[[ EXTRACTED ENTRIES, beginning ]]

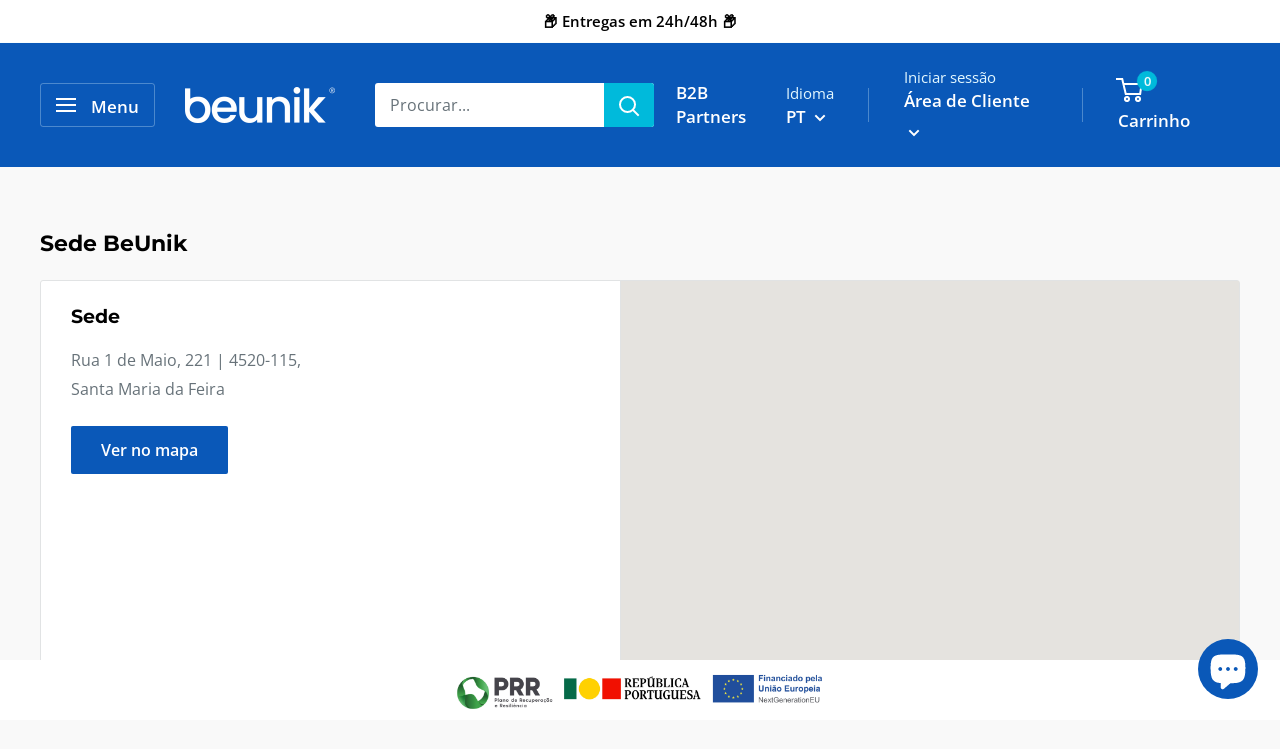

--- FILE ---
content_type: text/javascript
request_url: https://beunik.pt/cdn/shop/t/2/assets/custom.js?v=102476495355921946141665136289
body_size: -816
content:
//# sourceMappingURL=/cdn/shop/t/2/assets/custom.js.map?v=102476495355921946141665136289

[[ EXTRACTED ENTRIES, end ]]
[[ EXTRACTED ENTRIES, beginning ]]

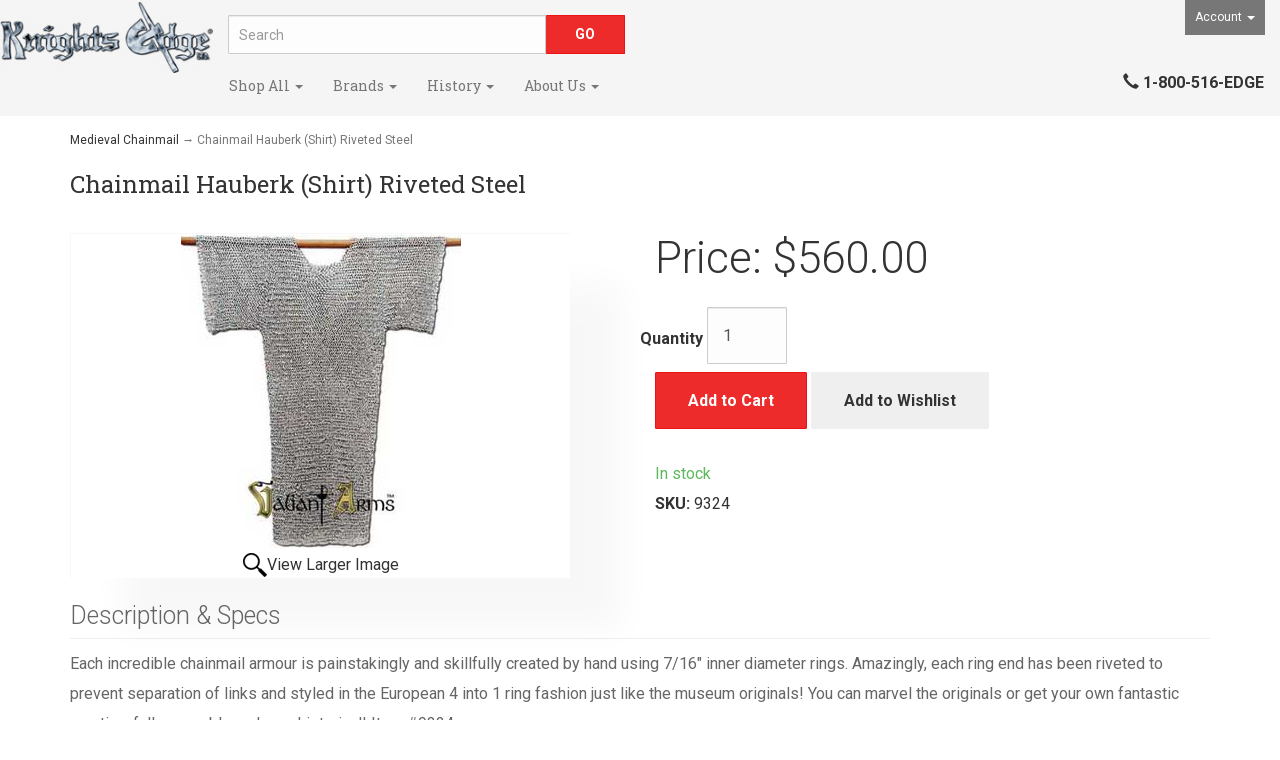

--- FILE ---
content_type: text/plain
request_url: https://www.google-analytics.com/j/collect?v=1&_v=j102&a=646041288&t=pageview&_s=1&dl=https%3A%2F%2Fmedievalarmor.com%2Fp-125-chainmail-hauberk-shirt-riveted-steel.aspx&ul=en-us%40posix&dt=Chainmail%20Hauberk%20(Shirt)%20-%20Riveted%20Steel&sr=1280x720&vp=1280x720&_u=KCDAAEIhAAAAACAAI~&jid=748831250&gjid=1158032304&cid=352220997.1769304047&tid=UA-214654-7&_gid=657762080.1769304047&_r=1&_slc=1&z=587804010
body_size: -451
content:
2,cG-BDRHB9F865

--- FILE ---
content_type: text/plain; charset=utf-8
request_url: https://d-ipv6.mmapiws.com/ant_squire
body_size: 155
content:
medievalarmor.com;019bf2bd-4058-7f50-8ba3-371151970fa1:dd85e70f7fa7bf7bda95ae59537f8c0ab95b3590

[[ EXTRACTED ENTRIES, end ]]

> TO DO
Reproduce each line in the listing above that mentions the string "custom".

> ANSWER TO THIS TASK
request_url: https://beunik.pt/cdn/shop/t/2/assets/custom.js?v=102476495355921946141665136289
//# sourceMappingURL=/cdn/shop/t/2/assets/custom.js.map?v=102476495355921946141665136289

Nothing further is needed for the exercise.